EuGH: Keine unbegrenzte Ansammlung von Urlaubsansprüchen bei Krankheit

Arbeit Betrieb
26.11.20111091 Mal gelesen
Vor gar nicht langer Zeit hat der Europäische Gerichtshof (EuGH) entschieden, dass der Urlaubsanspruch eines kranken Arbeitnehmers nicht zum 31. März des Folgejahres verfällt, sondern auch noch danach genommen werden kann. Nun rudert der EuGH zurück. Hintergrund und Konsequenzen im Beitrag.

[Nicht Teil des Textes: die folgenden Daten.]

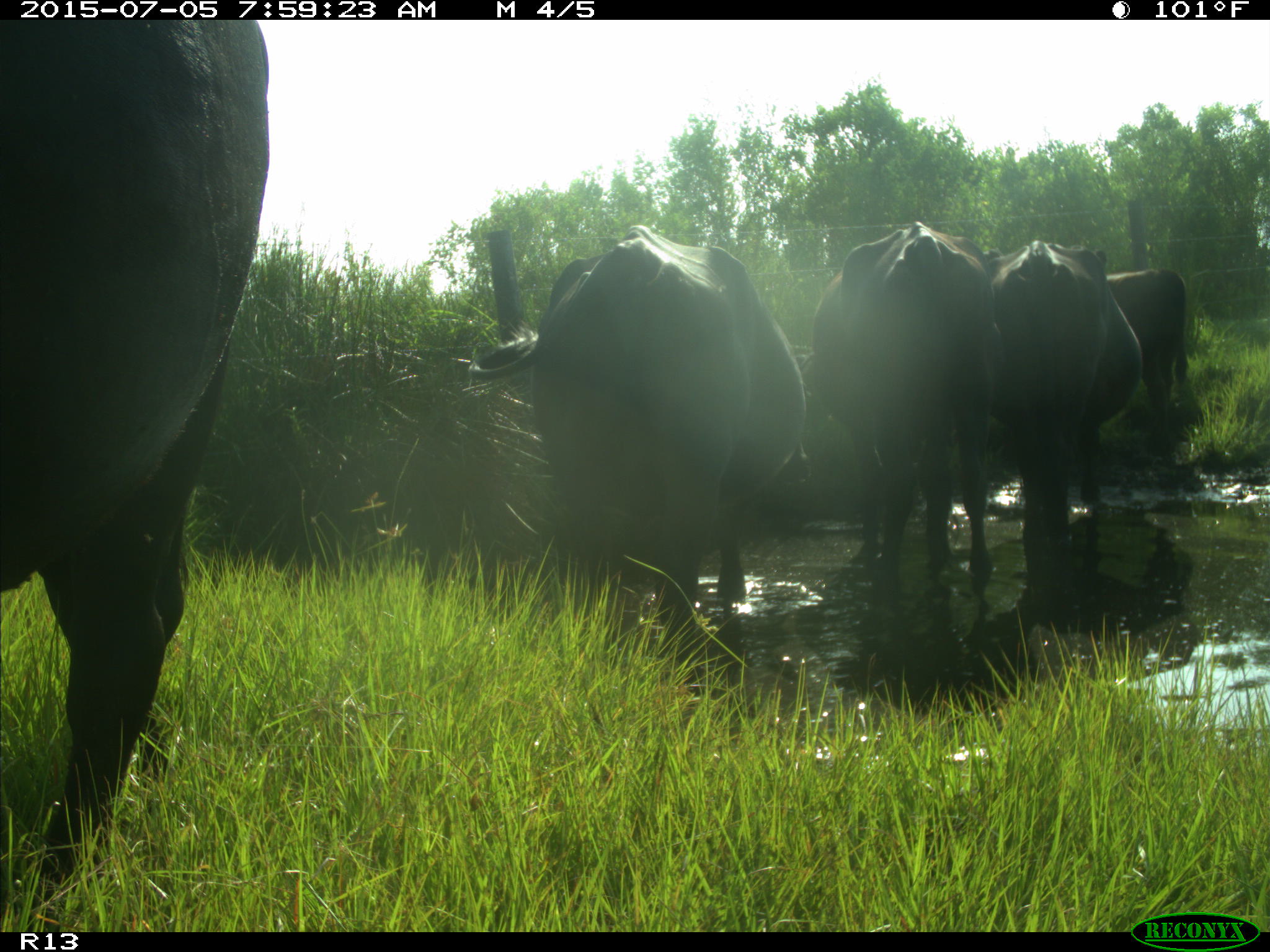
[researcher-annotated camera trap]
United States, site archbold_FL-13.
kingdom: Animalia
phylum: Chordata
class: Mammalia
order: Artiodactyla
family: Bovidae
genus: Bos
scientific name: Bos taurus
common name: domestic cow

Die erste einschlägige Entscheidung des EuGH hat zu unhaltbaren Ergebnissen geführt. Viele Arbeitnehmer, die bislang als »Karteileiche« gefürht worden waren, hatten auf einmal ganz erhebliche Urlaubsansprüche, die vom Arbeitgeber entweder zu gewähren oder abzugelten waren. Das summierte sich schnell auf fünfstellige Beträge und zwang Arbeitgeber dazu, wesentlich schneller als bisher krankheitsbedingte Kündigungen auszusprechen - eben um die Ansammlung nicht mehr kalkulierbarer Urlaubsansprüche zu verhindern.

Dem EuGH lag nun ein Fall vor, in dem ein Arbeitnehmer von 2002 bis 2008 krank war und dann ausschied. Er machte nun rückwirkend für einige Jahre die Abgeltung des angesammelten Urlaubs geltend. Der Arbeitgeber berief sich demgegenüber auf eine Klausel im Tarifvertrag, in der es hieß, dass Urlaub, der wegen Krankheit nicht genommen werden konnte, 15 Monate nach Ablauf des Kalenderjahres erlischt.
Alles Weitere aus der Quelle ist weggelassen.